» **SUPPLIED ENTRIES**
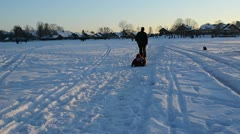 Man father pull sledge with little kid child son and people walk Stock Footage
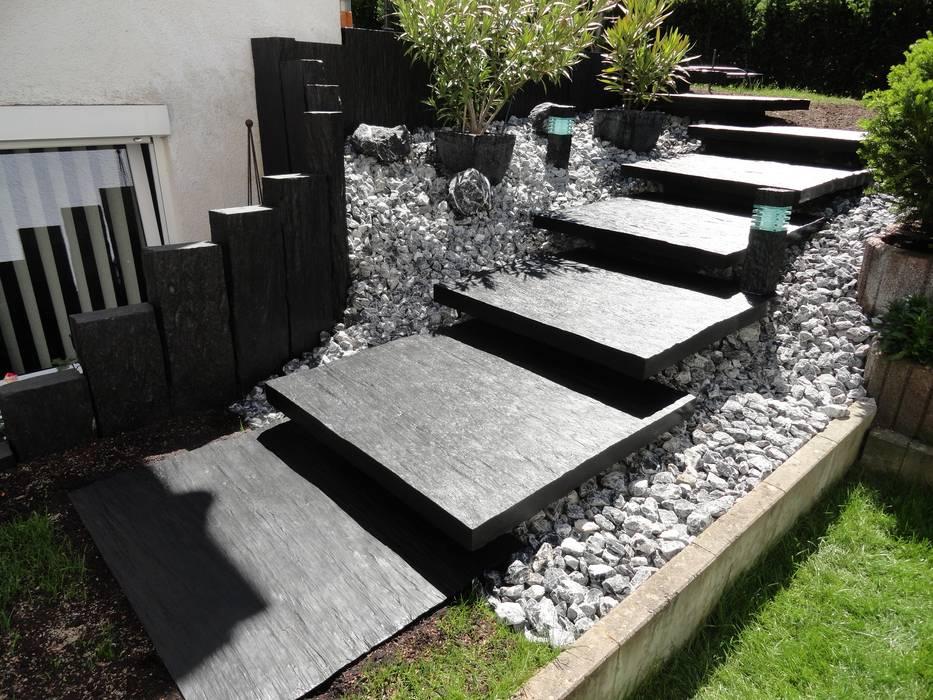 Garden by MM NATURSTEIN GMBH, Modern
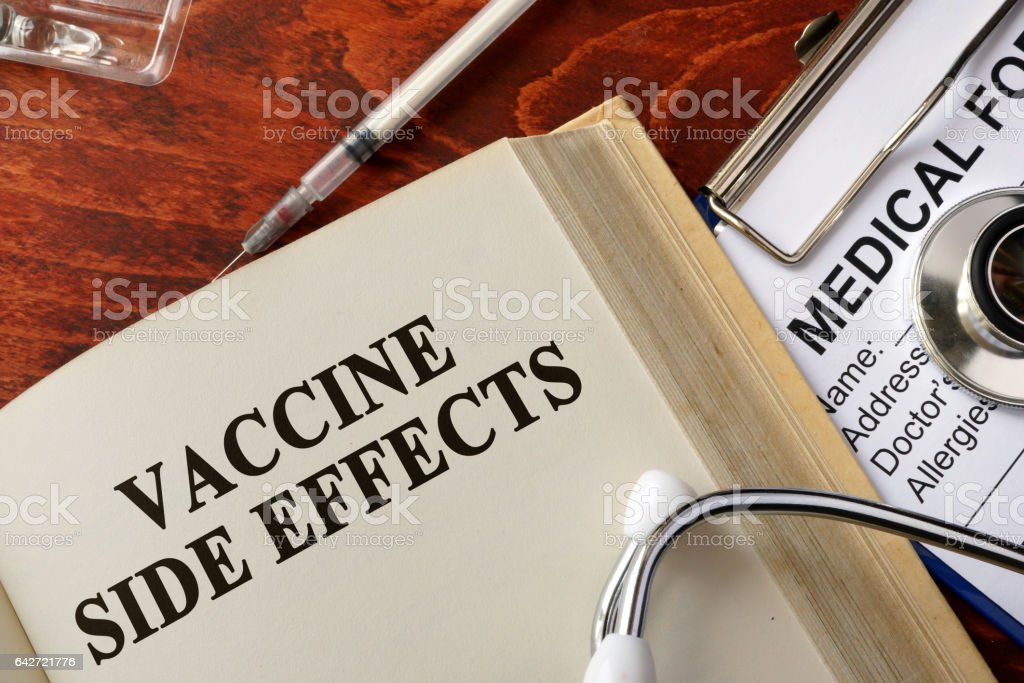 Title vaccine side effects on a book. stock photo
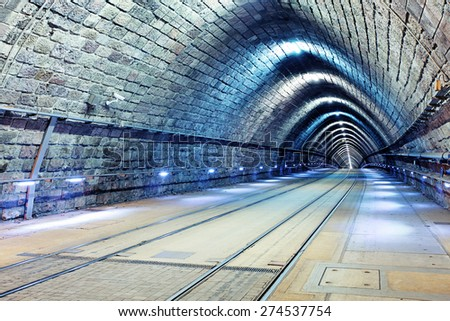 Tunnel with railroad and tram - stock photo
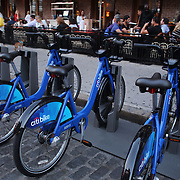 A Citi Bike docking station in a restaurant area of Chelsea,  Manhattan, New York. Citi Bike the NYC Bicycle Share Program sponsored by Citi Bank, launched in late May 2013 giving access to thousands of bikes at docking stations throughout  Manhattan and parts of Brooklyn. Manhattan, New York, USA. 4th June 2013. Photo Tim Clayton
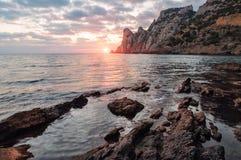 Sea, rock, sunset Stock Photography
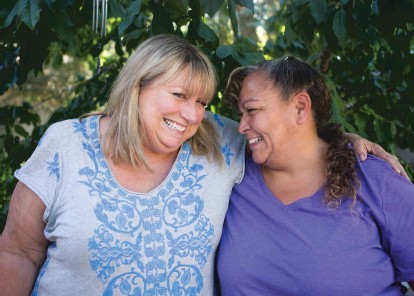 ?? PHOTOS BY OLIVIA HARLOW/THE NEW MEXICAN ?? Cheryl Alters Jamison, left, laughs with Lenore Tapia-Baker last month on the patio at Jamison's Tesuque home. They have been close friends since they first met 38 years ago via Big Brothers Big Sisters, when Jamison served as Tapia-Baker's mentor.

» **WORK INSTRUCTIONS**
In your copy of the records above, include every line exactly but no pictures.

» **RESPONSE FOR THIS EXERCISE**
 Man father pull sledge with little kid child son and people walk Stock Footage
 Garden by MM NATURSTEIN GMBH, Modern
 Title vaccine side effects on a book. stock photo
 Tunnel with railroad and tram - stock photo
 A Citi Bike docking station in a restaurant area of Chelsea,  Manhattan, New York. Citi Bike the NYC Bicycle Share Program sponsored by Citi Bank, launched in late May 2013 giving access to thousands of bikes at docking stations throughout  Manhattan and parts of Brooklyn. Manhattan, New York, USA. 4th June 2013. Photo Tim Clayton
 Sea, rock, sunset Stock Photography
 ?? PHOTOS BY OLIVIA HARLOW/THE NEW MEXICAN ?? Cheryl Alters Jamison, left, laughs with Lenore Tapia-Baker last month on the patio at Jamison's Tesuque home. They have been close friends since they first met 38 years ago via Big Brothers Big Sisters, when Jamison served as Tapia-Baker's mentor.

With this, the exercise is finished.